Agent-based fraud detection: tool-using agents are quietly eating the anti-fraud stack

Anti-fraud teams have spent a decade building rules engines and gradient-boosted models. In 2026, agents are eating both. Not because they are smarter at scoring, but because they can investigate — query systems, correlate signals, and explain a decision. Here is the architecture and the trade-offs.

What changed

Classic fraud stacks have two modes:

Rules — fast, deterministic, easy to game.
ML scores — adaptive, harder to game, opaque.

Agents add a third:

Investigation — given a suspicious signal, fetch context, correlate, decide, explain.

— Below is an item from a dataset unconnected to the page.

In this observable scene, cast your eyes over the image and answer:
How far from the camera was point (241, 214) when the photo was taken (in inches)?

Investigation used to be the human analyst's job. Agents now do the first pass on most low-and-mid risk signals.

The architecture

transaction
   ↓
fast scorer (existing ML)
   ↓
score in suspicious band? → agent investigates
   ↓
agent: fetch user history, device signals, related accounts, similar past cases
   ↓
agent decision: clear / hold / escalate to human
   ↓
human reviews escalations only

The fast scorer stays. The agent layer triages between auto-clear and human review. Result: 60–80% reduction in human review queues, with comparable false-negative rates.

Tools the agent needs

Read scopes for:

Customer profile and tenure.
Device fingerprint history.
Related accounts (shared device, IP, payment method).
Recent transaction history.
Past dispute outcomes.
Sanctions / watch lists.

Write scopes only for the action the agent is authorised to take (hold, request step-up auth, escalate). Side-effect actions go through the consent layer — except in sub-second decisioning where the policy must pre-approve.

What agents are better at

Three categories:

Soft signals correlation — combining weak signals across systems faster than humans.
Explanation — every decision comes with reasoning, citing the data it pulled. See decision explainability.
Long-tail patterns — rare patterns the rules engine never had time to encode.

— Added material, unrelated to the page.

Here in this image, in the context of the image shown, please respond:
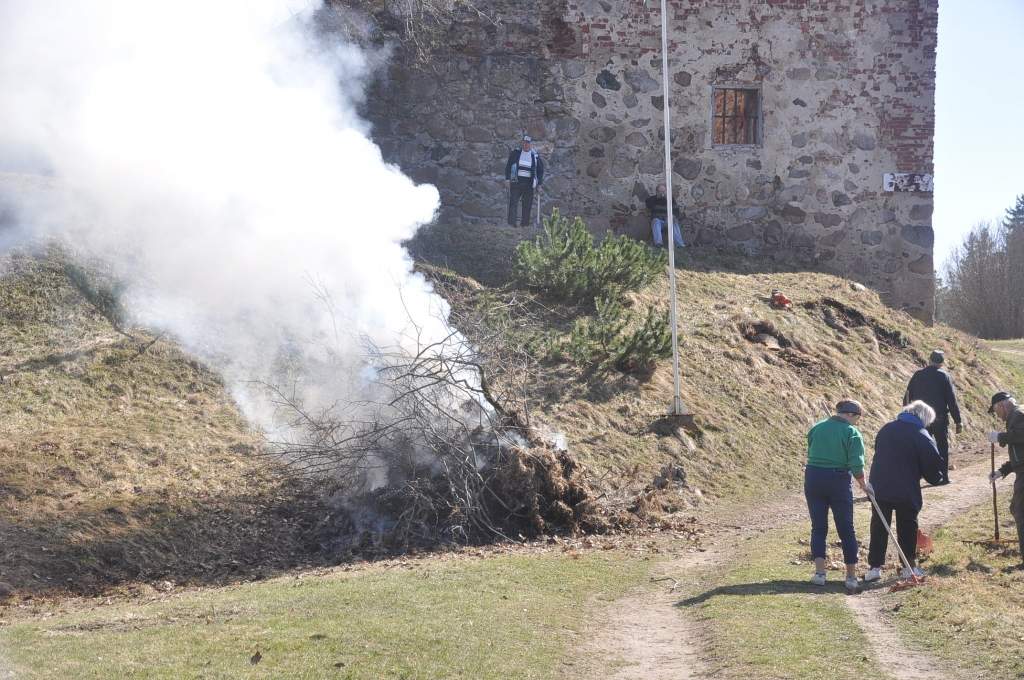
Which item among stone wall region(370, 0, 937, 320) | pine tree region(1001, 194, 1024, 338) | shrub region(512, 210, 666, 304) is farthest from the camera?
pine tree region(1001, 194, 1024, 338)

What humans are still better at: novel scams, social engineering, judgement calls in low-data cases.

Where the new false positives come from

Three patterns that surprised teams:

Hallucinated context — the agent recalled a "related dispute" that never existed.
Stale data — the agent decided on yesterday's data because the freshness check was missing.
Confident-but-wrong reasoning — the agent's chain of thought looked plausible; the conclusion was not.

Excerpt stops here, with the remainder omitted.